Who knows! But at this late date, I can't go back and adopt an angelic pose and adorn myself with a glittering halo. They say it helps to get baptized. Well, once, at 12 years of age, I did that too. Lined up with two other giggly girls, each of us with a big crush on the yearly traveling preacher. I think the preacher knew exactly what he had in his hands ready to dunk under the warm, muddy creek water. The baptism wasn't exactly what I had in mind. He pushed me under as far as he could, my dress billowed up like a parachute, and I came up choking and looking like a drowned rat (not exactly a romantic dream come true.) But though I can't say that gawky attempt got me any gold stars in the getting-to-heaven trek, at least I was "baptized"--maybe, for all I know now, he was a wandering Holy Roller. Anyway, just in case, a few years later, feeling remorse for some sin--or sins--wanting to make my mother look a little happier with her second daughter, whom she had probably regretfully named after her, I got myself solemnly "Sprinkled", in the traditional "Methodist" way. (Though I don't recall any spectacular lasting change during my teenage rebellious years.)

So, okay--I'm not afraid. I've even shed my fear of getting shoved in the cremation oven, and agreed to be cremated, where both John and my ashes will--at our separate designated times of death--be put in thick plastic urns that get cemented to keep out critters and such, and put in the ground side-by-side in--guess where!--since John is a veteran of World War II, and we've been legally married these 43 years, we'll get to be buried in the National Military cemetery closest to us, which is in our county, Riverside, and have little headstones with our names. So that part is taken care of, paid for, and done the most economical way possible. When John's time comes, he can even have a 21-gun salute, we were told by the prim little woman dressed in pink and aqua (and wearing hose, in the hot Desert!), who kept tossing her long blond hair over one shoulder and who, I admit, looked a little shocked when I said, "Then, John has to die first because I want to be sure my hero in life goes out with 21-guns in a very fitting, final salute." (She tried to make a chuckle, as we signed the bottom line, but it wasn't very convincing--though when was that a field of endeavor with much sense of humor?)
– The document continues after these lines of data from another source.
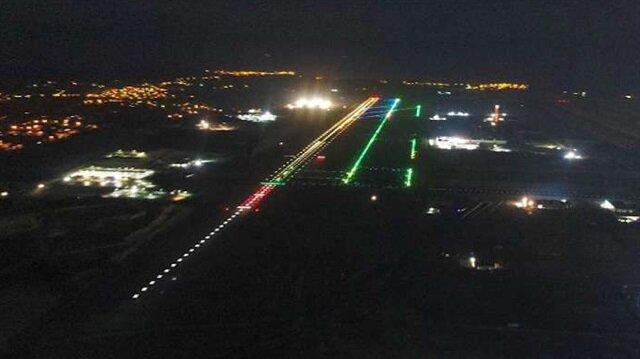 Pilotlar 3. Havalimanını gece böyle görecek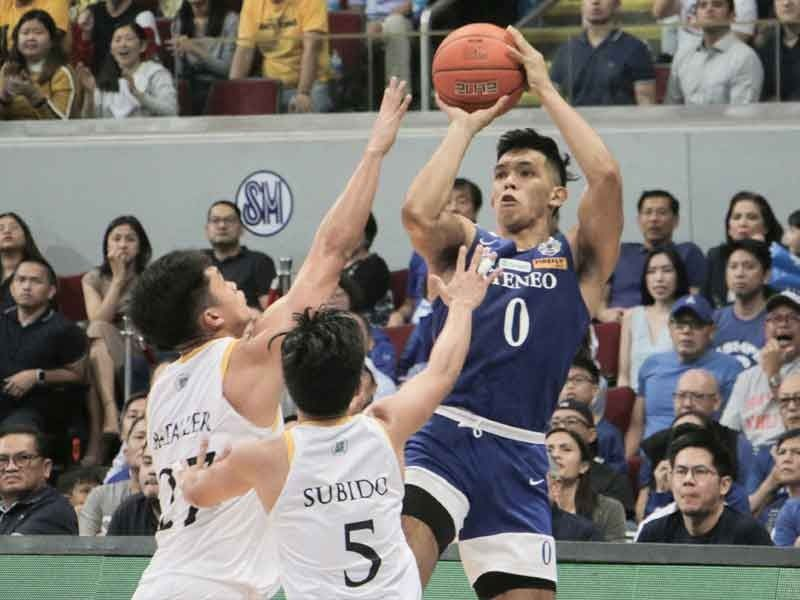 Eagles hold off Tigers, sweep way to UAAP three-peat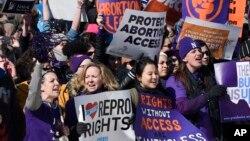 Para perempuan pendukung hak-hak aborsi melakukan unjuk rasa di depan gedung Mahkamah Agung Amerika di Washington DC (foto: dok).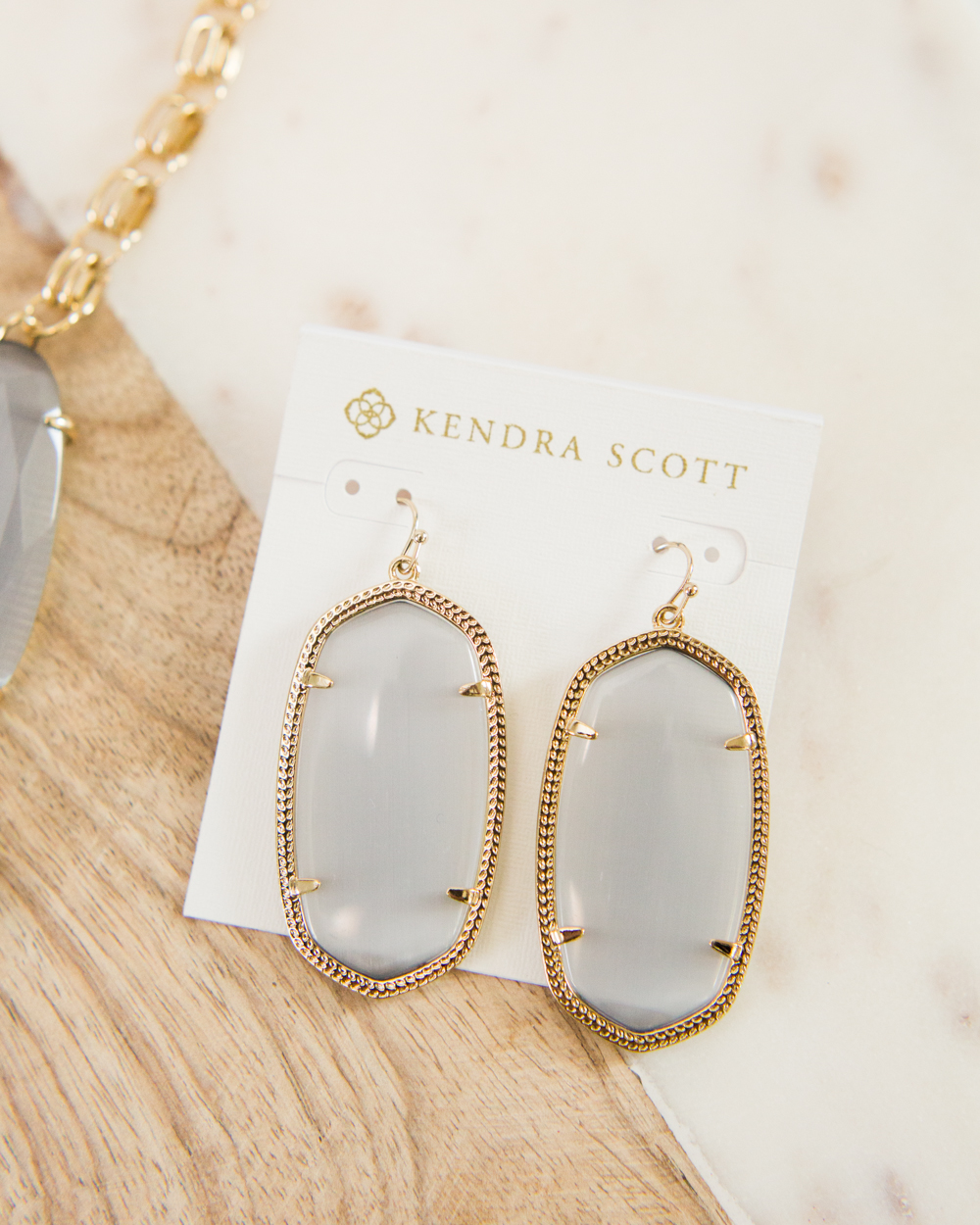 KENDRA-SCOTT-ONLINE-SHOPPING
Living and dying is the natural, unavoidable course of what makes up "life." I don't say I like all this cancer stuff that goes with it. And all my life I've hated vomiting. But if it's my time, so be it. Lift a glass in toast to knowing I did all I was big enough to do. I hope the ledger gives me more credits of my good-better-or best deeds so they'll rank over my worse, worser and worst ones, as my favorite newscaster singles people out on "Countdown." And if having loved a whole lot, taken the many chances, the risks I have, I hope the results of my trials and tribulations check out on the favorable side. That, then, maybe, my ashes will try kicking up some dust inside the tidy little concreted encasement from some "restless legs" syndrome I seem to have in my DNA. That just maybe the HE or SHE or that nameless, formless great spirit called God will forgive me. And who knows, maybe on my Judgment day, God will fudge a little on my behalf to balance the seesaw enough to at least let me lie peacefully, side by side, next to my beloved John, with maybe some lost angel dipping a dusty wing in a kind of salute as it flutters by on a warm and moonlit summer's night.